You’ve seen that in the current Presidential campaign, over and over. Donald Trump poking fun at or talking about his opponents (Jeb Bush – boring; Rick Perry – needs new glasses, a failure on the border; etc.). These may or may not be true, but they’re out there, so those who are on the receiving end of those comments are forced to try to defend themselves and their record. What is the goal here? To make your opponents go on the defensive and play catch-up while you move ahead with additional statements, and appear to be the one in control. These are examples of personal “attacks”, which are usually effective, but have a potential of backfiring and making the attacker look mean and petty. I personally do not like this particular tactic, and believe that it brings the entire discussion down from the conference table into the mud. However, a many people enjoy this type of exchange (lots of folks watch Jerry Springer and other “reality” shows).
Another tactic is to find chinks in the armor of the opposition, and exploit those. Anyone who has seen any news knows that Hillary Clinton is under fire for using her personal email server and account for government purposes, for not being forthcoming on the events during the attack on the American Embassy in Benghazi while she was Secretary of State, and a few other issues. Her opponents in both the opposing party, as well as her own party have seized on those issues, and continue to hammer at them at every chance.
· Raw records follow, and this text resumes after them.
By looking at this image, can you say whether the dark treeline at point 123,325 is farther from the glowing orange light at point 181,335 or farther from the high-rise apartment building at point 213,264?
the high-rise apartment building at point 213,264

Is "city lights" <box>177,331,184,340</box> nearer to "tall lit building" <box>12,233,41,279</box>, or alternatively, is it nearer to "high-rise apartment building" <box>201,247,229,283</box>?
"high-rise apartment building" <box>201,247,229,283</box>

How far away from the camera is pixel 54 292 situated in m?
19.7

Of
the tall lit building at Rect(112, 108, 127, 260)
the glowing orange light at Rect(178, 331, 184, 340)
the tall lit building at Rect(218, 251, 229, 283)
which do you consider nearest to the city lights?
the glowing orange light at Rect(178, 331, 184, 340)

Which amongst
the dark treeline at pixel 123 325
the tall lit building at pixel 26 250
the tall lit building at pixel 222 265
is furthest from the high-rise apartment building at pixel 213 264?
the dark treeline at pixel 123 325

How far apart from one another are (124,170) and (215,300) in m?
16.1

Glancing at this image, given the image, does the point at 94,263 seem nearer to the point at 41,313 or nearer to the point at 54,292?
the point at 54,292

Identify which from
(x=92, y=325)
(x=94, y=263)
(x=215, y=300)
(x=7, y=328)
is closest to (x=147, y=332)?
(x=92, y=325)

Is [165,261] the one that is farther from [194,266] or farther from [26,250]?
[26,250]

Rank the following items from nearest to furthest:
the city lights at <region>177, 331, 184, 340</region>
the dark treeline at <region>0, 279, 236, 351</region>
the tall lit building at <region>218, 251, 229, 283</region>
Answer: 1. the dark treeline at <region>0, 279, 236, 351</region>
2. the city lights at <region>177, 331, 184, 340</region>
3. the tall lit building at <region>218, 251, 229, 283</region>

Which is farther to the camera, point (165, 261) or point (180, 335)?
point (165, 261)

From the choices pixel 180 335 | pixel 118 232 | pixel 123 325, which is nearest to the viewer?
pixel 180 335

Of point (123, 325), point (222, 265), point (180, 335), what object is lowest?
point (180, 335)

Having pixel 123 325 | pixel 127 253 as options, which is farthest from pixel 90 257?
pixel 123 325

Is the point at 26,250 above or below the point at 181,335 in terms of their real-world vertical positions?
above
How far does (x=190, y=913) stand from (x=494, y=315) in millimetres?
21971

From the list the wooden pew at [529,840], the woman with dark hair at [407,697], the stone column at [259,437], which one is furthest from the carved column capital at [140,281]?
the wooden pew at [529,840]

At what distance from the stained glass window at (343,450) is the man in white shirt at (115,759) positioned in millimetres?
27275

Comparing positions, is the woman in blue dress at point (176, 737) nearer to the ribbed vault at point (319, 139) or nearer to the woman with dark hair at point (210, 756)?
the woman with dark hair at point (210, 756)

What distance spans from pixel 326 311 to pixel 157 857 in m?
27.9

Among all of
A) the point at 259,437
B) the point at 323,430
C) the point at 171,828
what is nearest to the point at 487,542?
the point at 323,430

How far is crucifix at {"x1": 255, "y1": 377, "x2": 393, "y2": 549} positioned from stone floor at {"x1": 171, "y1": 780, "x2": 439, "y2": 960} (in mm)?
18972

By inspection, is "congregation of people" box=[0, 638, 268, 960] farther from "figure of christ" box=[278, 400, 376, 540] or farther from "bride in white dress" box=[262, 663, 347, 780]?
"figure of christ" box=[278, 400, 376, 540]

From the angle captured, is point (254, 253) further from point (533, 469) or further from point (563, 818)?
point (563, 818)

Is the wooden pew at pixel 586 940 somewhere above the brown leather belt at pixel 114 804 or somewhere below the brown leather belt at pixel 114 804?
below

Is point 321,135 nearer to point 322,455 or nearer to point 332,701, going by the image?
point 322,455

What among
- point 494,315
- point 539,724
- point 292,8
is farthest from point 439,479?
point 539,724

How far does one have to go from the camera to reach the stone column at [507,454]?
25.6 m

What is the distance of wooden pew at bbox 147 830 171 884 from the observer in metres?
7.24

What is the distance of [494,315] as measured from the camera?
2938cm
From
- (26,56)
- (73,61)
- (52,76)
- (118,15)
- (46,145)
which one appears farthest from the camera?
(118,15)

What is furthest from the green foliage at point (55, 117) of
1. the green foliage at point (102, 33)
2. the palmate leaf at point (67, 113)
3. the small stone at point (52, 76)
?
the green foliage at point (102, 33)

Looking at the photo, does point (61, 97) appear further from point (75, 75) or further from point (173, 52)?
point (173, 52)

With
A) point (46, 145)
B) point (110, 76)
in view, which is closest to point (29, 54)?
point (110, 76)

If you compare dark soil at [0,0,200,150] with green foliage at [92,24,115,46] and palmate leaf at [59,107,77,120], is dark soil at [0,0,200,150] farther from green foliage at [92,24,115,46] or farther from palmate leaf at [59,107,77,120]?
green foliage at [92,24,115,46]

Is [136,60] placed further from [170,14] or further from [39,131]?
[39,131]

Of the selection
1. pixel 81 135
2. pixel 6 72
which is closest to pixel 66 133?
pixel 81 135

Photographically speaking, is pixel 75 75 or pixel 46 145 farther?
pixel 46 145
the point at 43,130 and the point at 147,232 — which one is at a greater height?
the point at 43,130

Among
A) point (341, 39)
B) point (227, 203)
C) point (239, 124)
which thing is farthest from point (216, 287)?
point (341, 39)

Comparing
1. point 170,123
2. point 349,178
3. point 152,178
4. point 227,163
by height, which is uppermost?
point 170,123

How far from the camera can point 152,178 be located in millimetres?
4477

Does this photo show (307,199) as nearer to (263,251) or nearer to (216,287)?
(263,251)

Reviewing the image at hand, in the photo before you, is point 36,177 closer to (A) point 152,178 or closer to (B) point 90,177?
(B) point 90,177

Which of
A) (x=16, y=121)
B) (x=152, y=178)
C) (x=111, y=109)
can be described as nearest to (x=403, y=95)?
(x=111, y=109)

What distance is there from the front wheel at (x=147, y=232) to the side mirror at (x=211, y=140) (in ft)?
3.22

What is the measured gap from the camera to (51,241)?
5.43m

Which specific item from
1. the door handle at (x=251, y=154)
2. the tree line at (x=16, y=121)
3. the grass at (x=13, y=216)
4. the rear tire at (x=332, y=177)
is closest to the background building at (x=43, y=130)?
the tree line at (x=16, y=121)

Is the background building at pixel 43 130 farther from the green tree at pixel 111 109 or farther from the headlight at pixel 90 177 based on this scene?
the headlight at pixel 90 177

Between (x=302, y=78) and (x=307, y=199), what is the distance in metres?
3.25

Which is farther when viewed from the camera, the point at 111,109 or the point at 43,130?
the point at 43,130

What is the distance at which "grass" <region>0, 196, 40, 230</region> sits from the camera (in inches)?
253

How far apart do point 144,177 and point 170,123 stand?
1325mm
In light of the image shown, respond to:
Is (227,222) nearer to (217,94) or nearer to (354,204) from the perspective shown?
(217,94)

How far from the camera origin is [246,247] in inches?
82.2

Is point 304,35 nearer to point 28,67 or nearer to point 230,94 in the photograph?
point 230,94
This tactic can make the candidate who is raising the issue(s) seem to be outraged (great tactic), and looking out for the constituents; and can make the candidate who is under fire for their generally self-caused faults seem to be disingenuous at best, and untruthful or criminal at worst. If the issues raised are genuine, then I don’t have a problem with this tactic. Candidates should be forthright, and transparent. They are putting themselves out there to represent the constituents, and those constituents have the right to know if their representative is honest, and that they will faithfully represent them. Depending on how heated these exchanges get, they can draw a large following.
One of the best tactics is to talk about policies. Candidates can talk about what the other person is not doing or is doing wrong, or if they are really good, they can talk about what they would do differently – especially if they describe their policies in detail. This is the highest form of political debate, but for a large portion of the current audience, this is boring. Generally those who are close followers of or who are involved with politics will really enjoy these debates, but the general viewer is not necessarily as familiar with all the technicalities of the policies, and the personalities (and even the looks) of the candidates have more meaning for most folks.
So should campaigns and candidates go negative? I don’t know. What is negative by the standards of today’s society, and what do audiences enjoy most today? I’ll admit, I’m old fashioned, and enjoy a good, clean, respectful policy based discussion of facts…but then I’m just one guy… The elections will tell what the majority thinks.